佰娘答:“已经送进产房中了,方才还在痛,现在又好了。不过产婆说就是今晚。”
产房早就备好了。房中的窦瑜非但不痛,还有胃口吃些东西。她夜里忽然疼醒,惊慌未定,谁知疼痛很快又缓和了。
郭素坐在床边,摸了摸她因方才的疼痛而生出一层薄汗的额头,又紧紧抱着她,隔着寝衣轻轻搓着她微凉的手臂。即便不疼了,她还是紧张得手足发凉。
他也没好到哪里去,心口砰砰直跳,见茂娘送来红糖水鸡蛋,要给她存蓄体力,立即扶她靠在自己的胸前,从茂娘手中接过碗,喂她一口口吃了。
吃完了东西,窦瑜感觉从胸口到胃中都是热腾腾的,像有无限的力气足以将孩子生下来。不过她嫌弃自己一会儿疼起来满头大汗会十分难看,便想将表哥推出门去等。
郭素自然不肯走,紧抿着嘴,沉默地望着她。
窦瑜笑着在他脸上胡乱亲了几下,再次推搡他的手臂,道:“我好像听到祖父的声音了,你去陪他在屋外等我。”
“快去吧!”
“穿上衣服!”她又提醒。
郭素见她固执,慢慢扶她靠在枕上,起身随手取过外袍穿在素白的寝衣外,两步一回头地出了房门。

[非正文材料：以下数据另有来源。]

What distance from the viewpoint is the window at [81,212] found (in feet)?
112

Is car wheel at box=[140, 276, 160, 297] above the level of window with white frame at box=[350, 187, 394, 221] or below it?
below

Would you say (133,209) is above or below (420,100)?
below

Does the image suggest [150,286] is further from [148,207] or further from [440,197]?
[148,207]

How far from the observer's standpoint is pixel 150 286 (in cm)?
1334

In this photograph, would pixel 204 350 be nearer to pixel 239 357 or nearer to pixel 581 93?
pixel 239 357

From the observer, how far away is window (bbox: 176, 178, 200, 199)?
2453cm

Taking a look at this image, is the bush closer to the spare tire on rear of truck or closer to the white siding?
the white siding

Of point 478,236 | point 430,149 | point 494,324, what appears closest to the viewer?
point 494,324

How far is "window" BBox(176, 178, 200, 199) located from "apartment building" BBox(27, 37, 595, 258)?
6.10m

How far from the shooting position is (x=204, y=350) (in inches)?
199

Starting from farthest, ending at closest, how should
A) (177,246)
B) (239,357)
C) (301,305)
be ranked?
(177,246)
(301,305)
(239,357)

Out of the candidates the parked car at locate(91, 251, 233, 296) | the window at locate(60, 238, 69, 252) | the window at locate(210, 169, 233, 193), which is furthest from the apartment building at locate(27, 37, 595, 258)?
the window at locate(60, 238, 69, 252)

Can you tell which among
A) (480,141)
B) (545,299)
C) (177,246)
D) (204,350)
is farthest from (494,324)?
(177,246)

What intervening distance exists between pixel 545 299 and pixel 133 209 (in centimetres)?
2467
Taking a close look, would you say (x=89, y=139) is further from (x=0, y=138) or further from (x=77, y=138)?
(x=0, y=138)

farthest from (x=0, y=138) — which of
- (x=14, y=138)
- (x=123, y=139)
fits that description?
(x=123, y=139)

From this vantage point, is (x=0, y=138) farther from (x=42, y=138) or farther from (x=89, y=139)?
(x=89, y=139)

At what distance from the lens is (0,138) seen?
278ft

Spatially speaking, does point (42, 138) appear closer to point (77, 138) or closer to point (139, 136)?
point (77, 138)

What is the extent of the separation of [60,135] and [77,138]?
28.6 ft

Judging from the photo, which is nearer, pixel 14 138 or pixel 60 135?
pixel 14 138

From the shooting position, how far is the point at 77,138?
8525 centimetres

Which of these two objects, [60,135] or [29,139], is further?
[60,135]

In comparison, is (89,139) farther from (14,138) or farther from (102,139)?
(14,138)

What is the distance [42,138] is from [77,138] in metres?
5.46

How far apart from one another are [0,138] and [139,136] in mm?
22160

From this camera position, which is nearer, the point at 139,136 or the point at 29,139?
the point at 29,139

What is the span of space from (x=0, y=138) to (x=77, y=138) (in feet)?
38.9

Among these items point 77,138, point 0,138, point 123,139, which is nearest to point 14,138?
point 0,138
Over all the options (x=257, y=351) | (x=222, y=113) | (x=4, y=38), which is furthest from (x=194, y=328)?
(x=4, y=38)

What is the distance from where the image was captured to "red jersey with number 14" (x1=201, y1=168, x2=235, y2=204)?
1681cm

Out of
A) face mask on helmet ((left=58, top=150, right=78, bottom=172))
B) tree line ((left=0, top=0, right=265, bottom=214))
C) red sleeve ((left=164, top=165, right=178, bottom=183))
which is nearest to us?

出门后他看到门外站着的祖父,也无心情打招呼,祖孙二人对视一眼,都紧皱着眉,同时担忧地转头死死盯着紧闭的门扉。
又过了一会儿,屋内的窦瑜发出痛吟声,产婆道:“快!就要生了!”
接下来不时有婢女端着水盆走进门内,很快又端着满盆鲜红的水走出,绷着脸色,场面骇人。
除了一开始听到了几声痛叫,此后完全听不到阿瑜呼痛的声音了,郭素心下难安,下一刻又有婢女出门倒水,他脚下一动,一言不发地挤进了门中,疾步走进室内。